In some businesses, product teams are created and developed only to be feature teams. This means another part of the business defines what is to be solved and hands over the defined task for development. In empowered product teams, the main difference is that issues are addressed to the product team as a whole. Rather than getting a feature to build they get an issue to solve.

Another aspect that might influence the empowerment of product teams is topology. Product teams exist for creating business value. Therefore a product team should have areas of ownership that match the outcomes that the business needs.

Some examples of alignment between product team topology and business might be organized by:  

  • User type or persona 
  • Market segment 
  • Customer journey 
  • Sales channel 
  • Business KPI 
  • Geography  

The reason for organizing product teams in this way is that the translation between business outcomes and product work is low, and the teams can be given autonomy to solve business problems directly.

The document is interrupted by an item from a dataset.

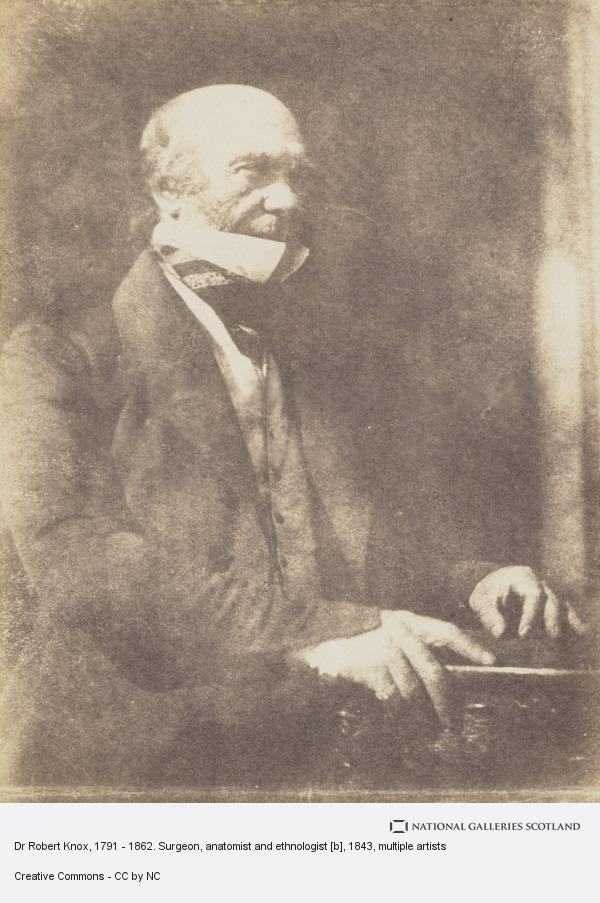 Robert Adamson, Dr Robert Knox, 1791 - 1862. Surgeon, anatomist and ethnologist [b]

Given that the organization has an efficient team typology, the teams are responsible for how the product is experienced. This in forms of apps, UIs, solutions or user-journeys. There might be customer-facing teams or customer-enabling teams. The difference is if their end user is a customer or employee of a customer. In an insurance company this might be; a customer who wants to buy insurance in our webshop or a claims-handler who is processing a reported claim. In both cases the product team is responsible if the product goes down; wither it is the webshop or a claim handler's solution that is damaged, it has an influence on the product experience. In empowered product teams the product experience is a topic the team is concerned about and dedicated to improve continuously. 

In empowered product teams, the main difference is that issues are addressed to the product team as a whole. Rather than getting a feature to build they get an issue to solve

Platform teams

Even though many companies have several product teams in their digital development, some of those companies have also found the need for having other types of teams in addition. This can include platform teams, which provide tools and services in a powerful way: developed once but ready to be used time and time again.

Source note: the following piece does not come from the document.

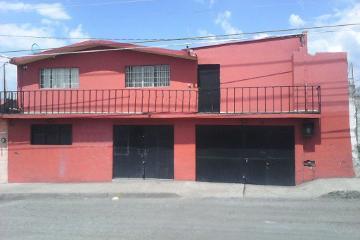 Foto principal de bodega en venta en avenida mexico 73, méxico 2580754.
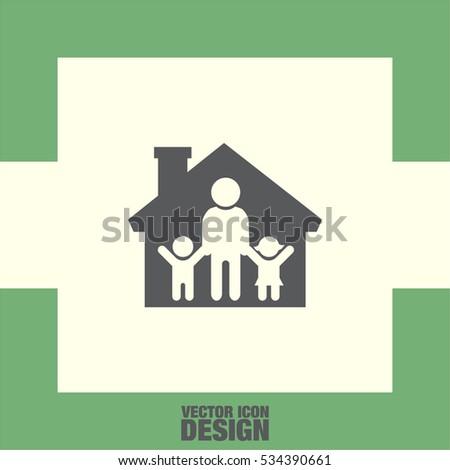 Family in House vector icon. People in home sign. Father with kids symbol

While the product teams are responsible for how the product value is exposed to users and customers, the purpose of a platform team is to manage services so they can be easily leveraged by other teams. Platform teams therefore reduce the cognitive load for product teams. 

The main focus for platform teams is to provide common services that are developed at a single source, but used in many places. Examples of this might be responsibility for:

  • shared services i.e authentication or authorization
  • maintaining a library of reusable interface components
  • providing tools to developers for test and release automation 

Other approaches might be that platform teams encapsulate difficult or specialized areas of a product: 

  • abstraction of integration with legacy system
  • payment processes 
  • tax calculation 

The work from a platform team may not be directly visible by the end customers - or even executives and stakeholder, and therefore it might mislead the organization to think that they are not important. This is not the case. In many of the top product organizations, the company's best engineers are asked to work on platform teams because of the leverage and importance. In large, top tech companies, as many as half of the product teams are platform teams. 

When organizing and supporting platform teams in an optimal way, these teams are able to reduce the cognitive load of product teams. Product teams are able to use platform services without having to fully understand how they are implemented. Instead they can focus their energy on the customer and business problem that they are going to solve. 

While the product teams are responsible for how the product value is exposed to users and customers, the purpose of a platform team is to manage services so they can be easily leveraged by other teams. Platform teams therefore reduce the cognitive load for product teams.